─── Data rows

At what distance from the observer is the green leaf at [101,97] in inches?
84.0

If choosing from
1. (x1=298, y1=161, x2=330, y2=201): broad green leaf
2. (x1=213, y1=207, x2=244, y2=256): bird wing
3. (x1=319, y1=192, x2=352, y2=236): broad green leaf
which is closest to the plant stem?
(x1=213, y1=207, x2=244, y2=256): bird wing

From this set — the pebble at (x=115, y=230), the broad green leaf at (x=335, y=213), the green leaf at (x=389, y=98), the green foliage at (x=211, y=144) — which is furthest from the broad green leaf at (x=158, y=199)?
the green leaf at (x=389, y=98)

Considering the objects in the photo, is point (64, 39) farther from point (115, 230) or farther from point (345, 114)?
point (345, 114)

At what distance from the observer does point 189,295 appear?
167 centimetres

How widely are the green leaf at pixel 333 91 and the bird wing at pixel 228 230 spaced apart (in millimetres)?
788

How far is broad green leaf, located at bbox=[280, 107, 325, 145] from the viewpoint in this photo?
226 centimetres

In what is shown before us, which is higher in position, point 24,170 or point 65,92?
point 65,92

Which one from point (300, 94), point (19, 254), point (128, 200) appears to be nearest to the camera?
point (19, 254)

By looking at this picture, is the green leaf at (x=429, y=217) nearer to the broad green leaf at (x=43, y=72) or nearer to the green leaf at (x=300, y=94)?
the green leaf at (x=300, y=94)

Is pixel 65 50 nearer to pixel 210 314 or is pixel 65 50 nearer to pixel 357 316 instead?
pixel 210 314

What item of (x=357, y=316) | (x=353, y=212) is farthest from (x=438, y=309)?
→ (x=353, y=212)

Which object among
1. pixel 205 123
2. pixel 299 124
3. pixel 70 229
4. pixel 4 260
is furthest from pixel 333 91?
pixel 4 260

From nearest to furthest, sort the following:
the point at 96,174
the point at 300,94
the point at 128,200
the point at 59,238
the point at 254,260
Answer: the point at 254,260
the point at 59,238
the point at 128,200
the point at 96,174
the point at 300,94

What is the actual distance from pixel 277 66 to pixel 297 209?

──────

_What is required_: Convert the data above into a JSON list of strings, with one string per line and blank lines omitted.

_Output for this task_:
[
  "At what distance from the observer is the green leaf at [101,97] in inches?",
  "84.0",
  "If choosing from",
  "1. (x1=298, y1=161, x2=330, y2=201): broad green leaf",
  "2. (x1=213, y1=207, x2=244, y2=256): bird wing",
  "3. (x1=319, y1=192, x2=352, y2=236): broad green leaf",
  "which is closest to the plant stem?",
  "(x1=213, y1=207, x2=244, y2=256): bird wing",
  "From this set — the pebble at (x=115, y=230), the broad green leaf at (x=335, y=213), the green leaf at (x=389, y=98), the green foliage at (x=211, y=144) — which is furthest from the broad green leaf at (x=158, y=199)?",
  "the green leaf at (x=389, y=98)",
  "Considering the objects in the photo, is point (64, 39) farther from point (115, 230) or farther from point (345, 114)?",
  "point (345, 114)",
  "At what distance from the observer does point 189,295 appear?",
  "167 centimetres",
  "How widely are the green leaf at pixel 333 91 and the bird wing at pixel 228 230 spaced apart (in millimetres)?",
  "788",
  "How far is broad green leaf, located at bbox=[280, 107, 325, 145] from the viewpoint in this photo?",
  "226 centimetres",
  "In what is shown before us, which is higher in position, point 24,170 or point 65,92?",
  "point 65,92",
  "Which one from point (300, 94), point (19, 254), point (128, 200) appears to be nearest to the camera?",
  "point (19, 254)",
  "By looking at this picture, is the green leaf at (x=429, y=217) nearer to the broad green leaf at (x=43, y=72) or nearer to the green leaf at (x=300, y=94)?",
  "the green leaf at (x=300, y=94)",
  "Is pixel 65 50 nearer to pixel 210 314 or is pixel 65 50 nearer to pixel 357 316 instead?",
  "pixel 210 314",
  "What item of (x=357, y=316) | (x=353, y=212) is farthest from (x=438, y=309)?",
  "→ (x=353, y=212)",
  "Which object among",
  "1. pixel 205 123",
  "2. pixel 299 124",
  "3. pixel 70 229",
  "4. pixel 4 260",
  "is furthest from pixel 333 91?",
  "pixel 4 260",
  "From nearest to furthest, sort the following:",
  "the point at 96,174",
  "the point at 300,94",
  "the point at 128,200",
  "the point at 59,238",
  "the point at 254,260",
  "Answer: the point at 254,260",
  "the point at 59,238",
  "the point at 128,200",
  "the point at 96,174",
  "the point at 300,94",
  "What is the actual distance from pixel 277 66 to pixel 297 209?"
]